#### PAGE EXCERPT

Finally, we have already noted that standardized testing is geared toward a specific segment of the population – but it is even more particular than that. Standardized testing is, by nature, crafted so that people can gather information on averages. They are, literally, made for the average student. Students who struggle in general will find standardized tests difficult, and that is supposed to be one of the things standardized tests tell us – what students are struggling with what. But there is another possible outcome that is often ignored – students who excel, those who are gifted or are exceptional, may well struggle with standardized tests as well. A student who thinks holistically, conceptually, and is by nature a problem-solver might find the standard four-option multiple choice very frustrating and difficult. Those students who are a deviation or two ABOVE the norm may either breeze through the test with no problem or may really struggle with the idea that there is one singular answer defined by a multiple choice. They may also really struggle with prescribed, formulaic writing. Standardized testing is just as likely to penalize a student for being a gifted, divergent thinker as it is for penalizing a student who struggles in school.

########
#### RECORDED INFORMATION

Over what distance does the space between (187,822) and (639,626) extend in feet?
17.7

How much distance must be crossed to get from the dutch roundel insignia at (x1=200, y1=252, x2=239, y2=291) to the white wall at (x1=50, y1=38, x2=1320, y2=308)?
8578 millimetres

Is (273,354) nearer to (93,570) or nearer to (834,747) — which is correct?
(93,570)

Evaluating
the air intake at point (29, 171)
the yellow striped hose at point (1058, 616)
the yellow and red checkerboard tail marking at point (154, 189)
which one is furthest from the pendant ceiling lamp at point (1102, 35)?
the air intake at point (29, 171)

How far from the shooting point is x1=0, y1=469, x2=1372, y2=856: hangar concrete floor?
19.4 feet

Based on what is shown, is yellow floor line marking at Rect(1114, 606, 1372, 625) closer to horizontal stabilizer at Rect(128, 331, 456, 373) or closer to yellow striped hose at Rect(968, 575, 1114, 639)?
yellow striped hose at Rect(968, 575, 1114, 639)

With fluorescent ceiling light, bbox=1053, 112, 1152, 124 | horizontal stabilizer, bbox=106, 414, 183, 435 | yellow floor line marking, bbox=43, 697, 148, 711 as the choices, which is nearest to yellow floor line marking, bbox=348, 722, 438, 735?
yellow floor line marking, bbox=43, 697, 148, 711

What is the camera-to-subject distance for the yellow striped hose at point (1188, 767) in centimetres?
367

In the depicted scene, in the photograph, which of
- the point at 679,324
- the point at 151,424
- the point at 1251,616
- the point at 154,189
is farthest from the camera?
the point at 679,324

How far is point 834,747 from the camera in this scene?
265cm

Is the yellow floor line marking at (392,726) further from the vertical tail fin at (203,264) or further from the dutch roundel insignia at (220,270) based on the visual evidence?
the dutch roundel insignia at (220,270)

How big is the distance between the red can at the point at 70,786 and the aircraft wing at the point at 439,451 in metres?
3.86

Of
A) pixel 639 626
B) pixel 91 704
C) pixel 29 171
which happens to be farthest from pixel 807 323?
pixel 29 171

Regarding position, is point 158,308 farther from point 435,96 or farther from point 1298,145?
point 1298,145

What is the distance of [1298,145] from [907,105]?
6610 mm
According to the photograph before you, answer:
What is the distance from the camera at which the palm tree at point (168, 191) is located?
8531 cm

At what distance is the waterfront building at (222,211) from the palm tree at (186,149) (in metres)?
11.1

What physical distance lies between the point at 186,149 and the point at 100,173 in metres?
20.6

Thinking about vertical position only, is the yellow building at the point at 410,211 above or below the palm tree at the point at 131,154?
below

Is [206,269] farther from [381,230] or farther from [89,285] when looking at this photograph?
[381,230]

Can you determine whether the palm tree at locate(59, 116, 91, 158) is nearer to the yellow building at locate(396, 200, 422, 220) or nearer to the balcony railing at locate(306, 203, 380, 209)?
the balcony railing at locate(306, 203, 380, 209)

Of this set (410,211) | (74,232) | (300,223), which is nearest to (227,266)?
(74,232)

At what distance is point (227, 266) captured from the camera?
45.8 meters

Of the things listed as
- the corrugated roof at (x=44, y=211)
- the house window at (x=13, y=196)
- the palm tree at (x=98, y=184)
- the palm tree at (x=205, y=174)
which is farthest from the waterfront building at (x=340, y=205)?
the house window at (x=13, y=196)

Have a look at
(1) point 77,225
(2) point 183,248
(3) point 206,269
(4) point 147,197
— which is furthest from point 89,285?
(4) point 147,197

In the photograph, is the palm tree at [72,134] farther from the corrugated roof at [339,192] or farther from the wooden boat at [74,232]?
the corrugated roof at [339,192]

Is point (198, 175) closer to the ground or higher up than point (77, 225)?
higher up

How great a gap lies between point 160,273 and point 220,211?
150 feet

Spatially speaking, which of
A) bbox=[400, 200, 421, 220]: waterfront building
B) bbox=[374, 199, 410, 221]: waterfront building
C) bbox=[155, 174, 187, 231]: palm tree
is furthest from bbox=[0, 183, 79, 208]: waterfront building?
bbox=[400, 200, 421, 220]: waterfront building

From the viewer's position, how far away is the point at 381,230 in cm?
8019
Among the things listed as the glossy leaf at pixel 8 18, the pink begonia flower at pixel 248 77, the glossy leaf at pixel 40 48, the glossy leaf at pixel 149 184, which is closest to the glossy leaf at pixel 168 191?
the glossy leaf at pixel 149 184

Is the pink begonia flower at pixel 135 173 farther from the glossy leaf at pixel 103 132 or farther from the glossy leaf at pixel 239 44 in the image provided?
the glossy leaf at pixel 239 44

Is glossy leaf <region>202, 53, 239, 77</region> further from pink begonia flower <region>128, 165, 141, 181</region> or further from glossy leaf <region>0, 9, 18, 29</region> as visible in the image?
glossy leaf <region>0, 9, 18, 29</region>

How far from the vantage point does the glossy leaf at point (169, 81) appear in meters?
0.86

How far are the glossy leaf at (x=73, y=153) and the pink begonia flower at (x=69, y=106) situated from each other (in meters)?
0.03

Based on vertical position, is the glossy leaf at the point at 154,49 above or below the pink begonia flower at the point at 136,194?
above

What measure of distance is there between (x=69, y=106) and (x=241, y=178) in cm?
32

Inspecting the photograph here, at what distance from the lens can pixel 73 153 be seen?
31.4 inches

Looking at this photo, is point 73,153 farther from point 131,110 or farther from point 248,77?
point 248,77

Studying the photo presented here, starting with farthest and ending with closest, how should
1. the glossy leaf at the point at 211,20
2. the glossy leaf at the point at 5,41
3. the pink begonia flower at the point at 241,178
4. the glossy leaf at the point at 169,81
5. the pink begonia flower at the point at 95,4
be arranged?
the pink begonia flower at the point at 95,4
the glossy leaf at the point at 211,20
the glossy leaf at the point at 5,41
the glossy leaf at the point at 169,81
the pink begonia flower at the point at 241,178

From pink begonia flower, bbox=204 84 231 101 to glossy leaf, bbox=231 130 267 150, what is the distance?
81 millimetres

########

▶ _WORK REQUEST A_
From the passage on standardized testing, list the traits of a student who might find the standard four-option multiple choice very frustrating and difficult.
▶ _WORK REQUEST B_
According to the passage on standardized testing, what are standardized tests crafted to gather information on?

▶ _EXERCISE RESPONSE A_
- Thinks holistically
- Thinks conceptually
- Is by nature a problem-solver

▶ _EXERCISE RESPONSE B_
Averages.